*** Opening SOURCE DOCUMENT ***
What is a myth?
The word "sunrise," like the word myth, gives meaning to human perception, even though we know that the sun does not literally flame upward into the sky each morning from below the eastern horizon. Yet the myth says that each new day the chariot of Phoebus is bore aloft, pulled by winged horses snorting fire from their nostrils, their hoofs cutting through the clouds. Like the concept "sunrise," myths transcend actuality and therein help us systematize the mysterious and profound.
And like dreams they create order and an extraordinary living truth about the culture that creates them. Myths give physical shape to human consciousness, experience, and belief. Myths tell us what's important to know and therefore are charged with a special seriousness. Stories / plot / mythos: these are the narrative shadows in the cave.
On the street, people commonly refer to a myth as a story or belief that is not wholly true. They say, "That's a myth." However, myth refers to mythos, a story or plot that provides structure and order within a society. Throughout antiquity until this very moment, we continue to inhabit stories in order to find reliable ways of living. This is the context of mythology--the study of myth--in the humanities.
*** Closing SOURCE DOCUMENT ***
(WHAT TO PRODUCE) According to the text on myth, what does myth refer to? Please answer in one sentence.
*** Opening EXCERPTED RECORDS ***
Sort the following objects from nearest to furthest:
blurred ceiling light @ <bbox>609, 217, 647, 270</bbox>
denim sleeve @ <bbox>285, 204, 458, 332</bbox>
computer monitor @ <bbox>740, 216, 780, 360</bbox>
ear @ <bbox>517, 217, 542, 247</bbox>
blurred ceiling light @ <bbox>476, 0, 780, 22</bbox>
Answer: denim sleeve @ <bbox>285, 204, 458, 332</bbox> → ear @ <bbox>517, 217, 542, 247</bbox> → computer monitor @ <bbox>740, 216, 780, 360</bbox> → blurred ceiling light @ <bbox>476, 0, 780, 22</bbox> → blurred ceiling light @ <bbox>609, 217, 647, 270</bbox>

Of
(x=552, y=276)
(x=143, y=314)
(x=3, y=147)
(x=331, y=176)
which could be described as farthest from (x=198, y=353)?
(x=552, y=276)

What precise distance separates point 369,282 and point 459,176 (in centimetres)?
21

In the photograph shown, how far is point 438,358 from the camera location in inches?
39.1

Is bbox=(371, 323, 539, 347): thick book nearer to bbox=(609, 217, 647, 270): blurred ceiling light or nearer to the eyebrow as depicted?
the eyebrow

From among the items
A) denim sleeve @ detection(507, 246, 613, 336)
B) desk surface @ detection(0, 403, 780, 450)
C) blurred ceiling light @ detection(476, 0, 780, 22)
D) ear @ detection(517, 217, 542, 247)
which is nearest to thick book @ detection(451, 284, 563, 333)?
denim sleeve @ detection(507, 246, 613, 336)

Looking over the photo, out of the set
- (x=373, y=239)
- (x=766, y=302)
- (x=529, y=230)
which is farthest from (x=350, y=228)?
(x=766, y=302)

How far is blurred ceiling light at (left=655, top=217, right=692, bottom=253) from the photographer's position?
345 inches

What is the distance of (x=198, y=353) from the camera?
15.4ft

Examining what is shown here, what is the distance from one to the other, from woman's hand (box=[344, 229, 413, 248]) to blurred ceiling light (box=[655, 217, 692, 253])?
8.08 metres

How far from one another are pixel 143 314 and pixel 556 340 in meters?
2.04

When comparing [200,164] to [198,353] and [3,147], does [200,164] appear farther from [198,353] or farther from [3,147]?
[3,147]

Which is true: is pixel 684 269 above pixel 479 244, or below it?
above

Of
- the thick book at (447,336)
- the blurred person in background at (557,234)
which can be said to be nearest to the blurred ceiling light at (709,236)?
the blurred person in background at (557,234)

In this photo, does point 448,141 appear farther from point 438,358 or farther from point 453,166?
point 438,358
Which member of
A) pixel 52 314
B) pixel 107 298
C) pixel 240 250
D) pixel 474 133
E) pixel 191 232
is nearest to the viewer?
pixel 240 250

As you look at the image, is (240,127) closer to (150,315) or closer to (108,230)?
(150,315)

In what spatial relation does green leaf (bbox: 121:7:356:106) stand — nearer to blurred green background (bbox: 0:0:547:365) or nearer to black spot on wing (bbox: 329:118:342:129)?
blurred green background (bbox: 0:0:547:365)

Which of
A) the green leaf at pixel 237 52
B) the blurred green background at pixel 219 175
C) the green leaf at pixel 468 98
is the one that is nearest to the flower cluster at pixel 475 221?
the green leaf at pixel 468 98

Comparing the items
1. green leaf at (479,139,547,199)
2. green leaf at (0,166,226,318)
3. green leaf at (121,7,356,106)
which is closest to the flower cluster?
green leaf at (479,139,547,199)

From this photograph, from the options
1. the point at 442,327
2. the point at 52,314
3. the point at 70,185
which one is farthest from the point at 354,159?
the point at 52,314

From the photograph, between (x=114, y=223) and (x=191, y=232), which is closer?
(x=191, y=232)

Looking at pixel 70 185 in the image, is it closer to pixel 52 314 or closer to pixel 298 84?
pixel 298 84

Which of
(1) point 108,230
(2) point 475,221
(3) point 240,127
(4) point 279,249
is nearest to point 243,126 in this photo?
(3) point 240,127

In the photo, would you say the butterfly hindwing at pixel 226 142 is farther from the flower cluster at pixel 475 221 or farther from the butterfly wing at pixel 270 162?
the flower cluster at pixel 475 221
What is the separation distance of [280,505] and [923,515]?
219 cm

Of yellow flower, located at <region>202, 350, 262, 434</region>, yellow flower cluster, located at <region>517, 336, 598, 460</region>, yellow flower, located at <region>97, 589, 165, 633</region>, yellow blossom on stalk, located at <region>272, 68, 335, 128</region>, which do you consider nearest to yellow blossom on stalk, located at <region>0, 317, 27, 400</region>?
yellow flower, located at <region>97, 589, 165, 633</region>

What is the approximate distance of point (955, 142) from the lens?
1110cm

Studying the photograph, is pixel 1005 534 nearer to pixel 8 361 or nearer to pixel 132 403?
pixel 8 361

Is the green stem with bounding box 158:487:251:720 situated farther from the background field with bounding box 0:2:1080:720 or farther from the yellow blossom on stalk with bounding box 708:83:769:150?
*** Closing EXCERPTED RECORDS ***
(WRITTEN REPLY) Myth refers to mythos, a story or plot that provides structure and order within a society.